At Tijuana Airport, weary travelers arriving in Mexico as tourists to Mexico City or Cancun are directed to a makeshift hall in a terminal with a black marker that reads, “Only for Ukrainian refugees.” This is the only place to register for entry into the United States

On Tuesday, the waiting list was 973 families or single adults.

“We realized we had a problem that the government wasn’t going to solve, so we solved it,” said Phil Metzger, pastor of Calvary Church in the San Diego suburb of Chula Vista, where about 75 members host Ukrainian families and more. 100 refugees sleep on air mattresses and benches.

Metzger, whose pastoral work has led him to Ukraine and Hungary, calls the operation “sticky tape and glue,” but refugees prefer it to overcrowded European countries with millions of Ukrainians.

The Biden administration has said it will accept up to 100,000 Ukrainians, but Mexico is the only route that produces large quantities. Meetings at US consulates in Europe are few, and the resettlement of refugees takes time.

The administration has set up a cap to resettle refugees of 125,000 for the 12-month period ending September 30, but took only 8,758 to March 31, including 704 Ukrainians. In the previous year, he limited the resettlement of refugees to 62,500, but accepted only 11,411, including 803 Ukrainians.

The administration has released more than 76,000 Afghans through U.S. airports in response to the withdrawal of U.S. troops last year, but nothing similar is happening to Ukrainians. Parole, which provides temporary protection from deportation, is usually granted for two years for Afghans and one year for Ukrainians.

Oksana Dugnik, 36, was hesitant to leave her home in Bucha, but agreed to her husband’s wish before Russian troops stormed the city and left the streets littered with corpses. The couple worried about the violence in Mexico with their three young children, but the active presence of volunteers in Tijuana reassured them, and a friend from Ohio agreed to accept them.

“We have food. We have a place to stay, ”Dugnik said a day after arriving at the Tijuana recreation center, where hundreds of people slept on the basketball court. “We hope all is well.”

Warned through text messages or social networks, Ukrainians are called to the border crossing when their numbers are approaching.

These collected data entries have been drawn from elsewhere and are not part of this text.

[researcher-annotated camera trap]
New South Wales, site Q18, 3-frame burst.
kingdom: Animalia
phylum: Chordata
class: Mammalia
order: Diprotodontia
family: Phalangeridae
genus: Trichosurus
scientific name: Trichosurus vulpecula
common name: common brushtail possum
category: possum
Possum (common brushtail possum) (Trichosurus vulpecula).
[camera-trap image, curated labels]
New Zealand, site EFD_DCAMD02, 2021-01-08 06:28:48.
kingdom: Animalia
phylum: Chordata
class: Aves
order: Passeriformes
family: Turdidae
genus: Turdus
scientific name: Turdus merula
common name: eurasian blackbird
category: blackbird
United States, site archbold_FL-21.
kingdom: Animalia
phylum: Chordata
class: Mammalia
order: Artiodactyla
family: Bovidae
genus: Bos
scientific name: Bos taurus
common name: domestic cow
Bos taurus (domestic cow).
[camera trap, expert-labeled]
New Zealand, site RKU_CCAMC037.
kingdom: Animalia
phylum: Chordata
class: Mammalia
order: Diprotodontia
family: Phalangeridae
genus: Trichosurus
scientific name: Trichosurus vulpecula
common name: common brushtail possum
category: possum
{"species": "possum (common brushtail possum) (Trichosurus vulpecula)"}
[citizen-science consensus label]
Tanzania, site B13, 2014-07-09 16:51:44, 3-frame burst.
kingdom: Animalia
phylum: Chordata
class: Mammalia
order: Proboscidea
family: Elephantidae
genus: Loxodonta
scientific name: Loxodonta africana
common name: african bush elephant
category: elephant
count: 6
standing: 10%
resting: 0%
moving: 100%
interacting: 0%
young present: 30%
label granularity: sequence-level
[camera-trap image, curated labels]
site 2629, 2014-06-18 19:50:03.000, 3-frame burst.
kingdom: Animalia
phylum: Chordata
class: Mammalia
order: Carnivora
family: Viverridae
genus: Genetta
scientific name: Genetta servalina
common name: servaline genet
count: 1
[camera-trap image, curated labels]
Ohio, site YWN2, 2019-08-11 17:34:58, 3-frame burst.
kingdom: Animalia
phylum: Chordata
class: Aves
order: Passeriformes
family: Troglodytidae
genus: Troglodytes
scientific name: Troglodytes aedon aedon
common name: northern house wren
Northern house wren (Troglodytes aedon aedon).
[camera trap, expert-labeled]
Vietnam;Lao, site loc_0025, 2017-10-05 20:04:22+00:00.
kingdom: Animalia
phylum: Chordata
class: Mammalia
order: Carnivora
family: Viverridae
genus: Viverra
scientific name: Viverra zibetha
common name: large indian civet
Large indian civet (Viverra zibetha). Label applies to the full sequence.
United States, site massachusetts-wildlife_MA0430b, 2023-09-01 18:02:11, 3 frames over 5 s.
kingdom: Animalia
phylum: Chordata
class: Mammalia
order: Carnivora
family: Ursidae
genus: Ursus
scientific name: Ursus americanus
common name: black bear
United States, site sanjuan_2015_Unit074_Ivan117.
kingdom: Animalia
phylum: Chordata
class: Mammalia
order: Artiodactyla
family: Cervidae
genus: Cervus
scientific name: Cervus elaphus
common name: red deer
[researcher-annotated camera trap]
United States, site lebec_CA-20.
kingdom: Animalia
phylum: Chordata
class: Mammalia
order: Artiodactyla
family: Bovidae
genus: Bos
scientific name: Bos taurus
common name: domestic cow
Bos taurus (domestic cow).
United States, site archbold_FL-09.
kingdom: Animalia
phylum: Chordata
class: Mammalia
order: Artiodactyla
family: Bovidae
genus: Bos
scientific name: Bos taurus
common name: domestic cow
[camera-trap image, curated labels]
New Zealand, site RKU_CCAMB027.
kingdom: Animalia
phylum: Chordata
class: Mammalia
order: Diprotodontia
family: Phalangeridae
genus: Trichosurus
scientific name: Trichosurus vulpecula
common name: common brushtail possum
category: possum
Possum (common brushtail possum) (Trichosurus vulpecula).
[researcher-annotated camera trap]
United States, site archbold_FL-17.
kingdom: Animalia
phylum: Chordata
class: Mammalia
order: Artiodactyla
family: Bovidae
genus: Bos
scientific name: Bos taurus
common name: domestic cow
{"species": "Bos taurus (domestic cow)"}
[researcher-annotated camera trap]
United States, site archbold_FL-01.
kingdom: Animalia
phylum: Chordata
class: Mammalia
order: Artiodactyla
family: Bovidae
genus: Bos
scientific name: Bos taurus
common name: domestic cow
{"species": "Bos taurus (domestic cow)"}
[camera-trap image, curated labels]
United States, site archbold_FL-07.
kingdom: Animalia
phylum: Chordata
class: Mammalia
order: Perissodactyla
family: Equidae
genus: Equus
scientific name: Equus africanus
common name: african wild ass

The arrival of Ukrainians comes at a time when the Biden administration is preparing for a much larger number, when May 23 will end restrictions on asylum for all nationalities related to the pandemic. Since March 2020, the United States has used its powers under Section 42, designated under the Health Care Act of 1944, to suspend rights. seek asylum in accordance with US law and an international treaty.

Metzger, pastor of Chula Vista, said his church could not continue to work 24 hours a day providing assistance to refugees, and suspected that U.S. authorities would not accept what the volunteers did.

“If you do something smooth, everyone will come,” he said. “We do it so easily. In the end, I’m sure they’ll say, “No, we’re done.”